En esta etapa de sus asuntos, Palissy se sumió en la melancolía y la desesperación, y parece estar a punto de derrumbarse. Vagaba sombrío por los campos cerca de Saintes, con la ropa hecha jirones y él mismo consumido por completo. En un curioso pasaje de sus escritos, describe cómo las pantorrillas le habían desaparecido y ya no podía sujetar las medias con la ayuda de ligas, que le caían sobre los talones al caminar.[77] La familia seguía reprochándole su imprudencia, y sus vecinos lo avergonzaban por su obstinada locura. Así que regresó por un tiempo a su antigua profesión; y tras aproximadamente un año de trabajo diligente, durante el cual ganó el sustento de su familia y recuperó algo de su reputación entre sus vecinos, reanudó su querida empresa. Pero aunque ya había dedicado unos diez años a la búsqueda del esmalte, le costó casi ocho años más de arduo trabajo experimental perfeccionar su invento. Poco a poco, adquirió destreza y certeza en los resultados gracias a la experiencia, adquiriendo conocimiento práctico tras muchos fracasos. Cada contratiempo era una nueva lección para él, que le enseñaba algo nuevo sobre la naturaleza de los esmaltes, las cualidades de las tierras arcillosas, el temple de las arcillas y la construcción y el manejo de los hornos.

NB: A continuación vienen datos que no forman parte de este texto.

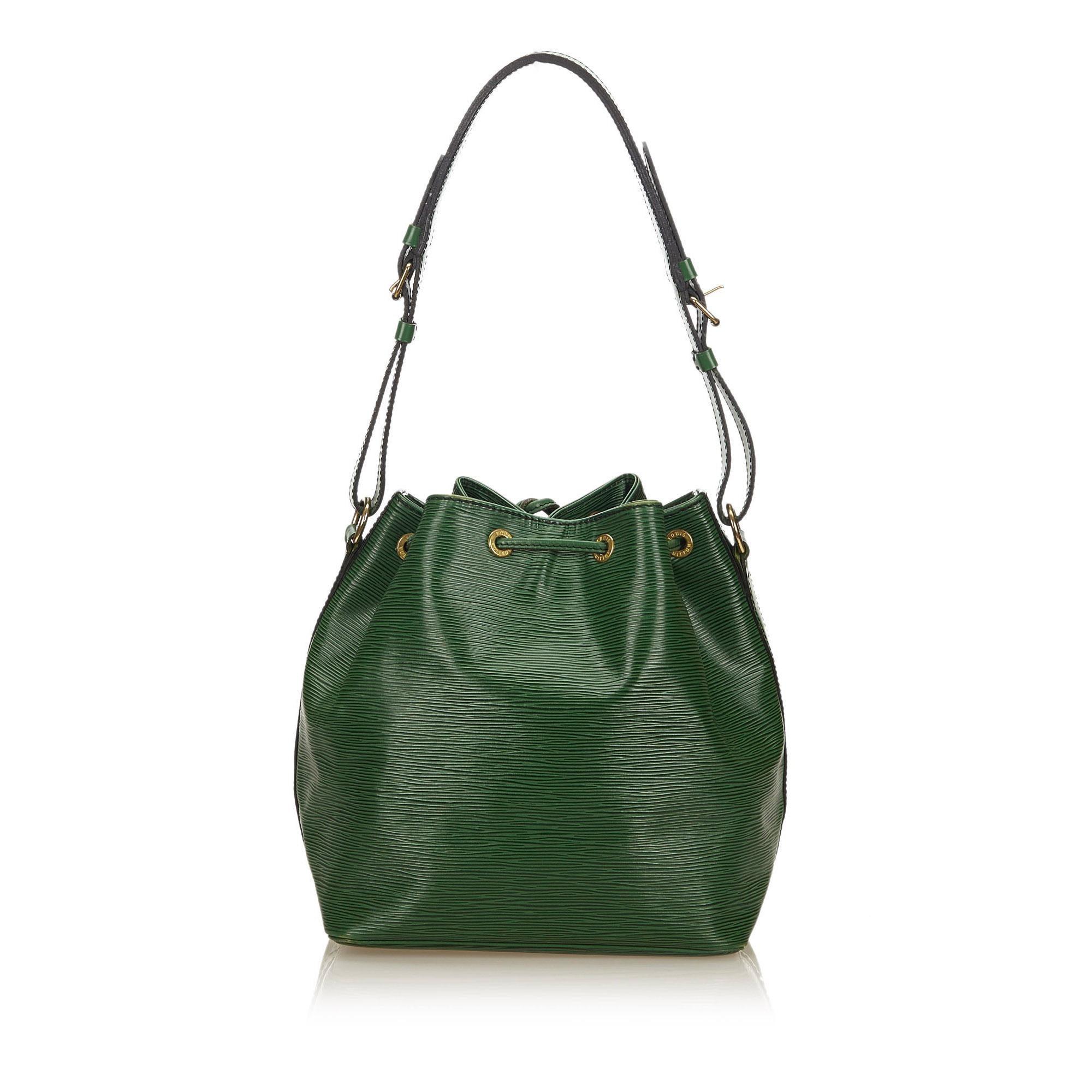 3693e01f9eb76 Louis Vuitton grün Epi Petit Noe bei 1stdibs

Finalmente, tras unos dieciséis años de trabajo, Palissy se animó y se llamó a sí mismo Alfarero. Estos dieciséis años habían sido su periodo de aprendizaje en el arte; durante los cuales tuvo que aprender por sí mismo, desde el principio. Ahora podía vender sus productos y así mantener a su familia con comodidad. Pero nunca se conformó con lo que había logrado. Progresó paso a paso, siempre aspirando a la mayor perfección posible. Estudió los objetos naturales en busca de patrones, con tal éxito que el gran Buffon lo describió como «un naturalista tan grande como solo la naturaleza puede producir». Sus piezas ornamentales se consideran ahora joyas raras en los gabinetes de los virtuosos y se venden a precios casi fabulosos.[78] Los adornos que los adornan son, en su mayoría, modelos exactos del natural de animales salvajes, lagartos y plantas, hallados en los campos de Saintes, y combinados con buen gusto como adornos en la textura de un plato o jarrón. Cuando Palissy alcanzó la cima de su arte, se autodenominó «Ouvrier de Terre et Inventeur des Rustics Figulines».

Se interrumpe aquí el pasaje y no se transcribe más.